*EXTRACT PROVIDED*.
Within a few minutes, Legate came down to the parking lot and discussed the expired tag with Whisman. Moralez was not part of this conversation but stayed close by. Whisman then asked Legate and Moralez to provide identification. Whisman testified that he asked Moralez for his identification just to document him as a witness. Whisman testified that if Moralez had denied his request for identification or had refused to give his name, there was nothing that he would have done. Moralez provided Whisman with a Kansas identification card, and Legate provided her Kansas driver’s license.

*DATA UNDER STUDY*.
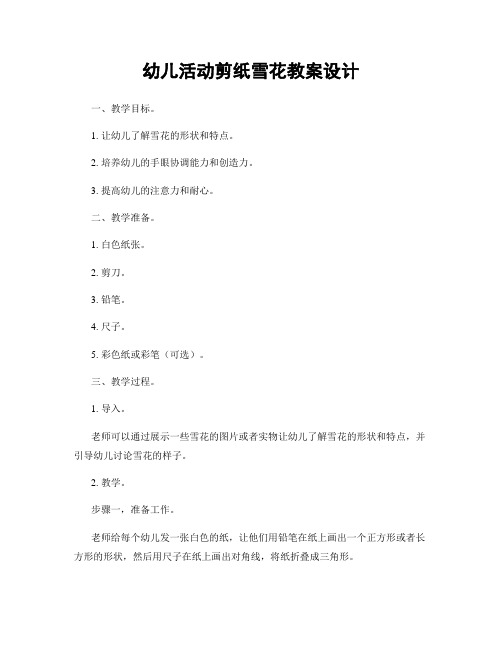 幼儿活动剪纸雪花教案设计

一、教学目标。

1. 让幼儿了解雪花的形状和特点。

2. 培养幼儿的手眼协调能力和创造力。

3. 提高幼儿的注意力和耐心。

二、教学准备。

1. 白色纸张。

2. 剪刀。

3. 铅笔。

4. 尺子。

5. 彩色纸或彩笔（可选）。

三、教学过程。

1. 导入。

老师可以通过展示一些雪花的图片或者实物让幼儿了解雪花的形状和特点，并引导幼儿讨论雪花的样子。

2. 教学。

步骤一，准备工作。

老师给每个幼儿发一张白色的纸，让他们用铅笔在纸上画出一个正方形或者长方形的形状，然后用尺子在纸上画出对角线，将纸折叠成三角形。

*REQUIREMENT 1*. Repeat word for word the passage of the expired-tag excerpt that opens with "Within a few" and closes with "Kansas driver’s license.".
*REQUIREMENT 2*. Condense the paragraph of the expired-tag excerpt starting "Within a few minutes" into a short list of its main facts.
The records have nothing to do with the expired-tag excerpt.

*YOUR SOLUTION 1*.
Within a few minutes, Legate came down to the parking lot and discussed the expired tag with Whisman. Moralez was not part of this conversation but stayed close by. Whisman then asked Legate and Moralez to provide identification. Whisman testified that he asked Moralez for his identification just to document him as a witness. Whisman testified that if Moralez had denied his request for identification or had refused to give his name, there was nothing that he would have done. Moralez provided Whisman with a Kansas identification card, and Legate provided her Kansas driver’s license.

*YOUR SOLUTION 2*.
- Within a few minutes, Legate came down to the parking lot and discussed the expired tag with Whisman.
- Moralez stayed close by but was not part of the conversation.
- Whisman asked both Legate and Moralez for identification.
- Whisman testified that he asked Moralez only to document him as a witness and would have done nothing if Moralez had refused.
- Moralez gave a Kansas identification card. Legate gave her Kansas driver's license.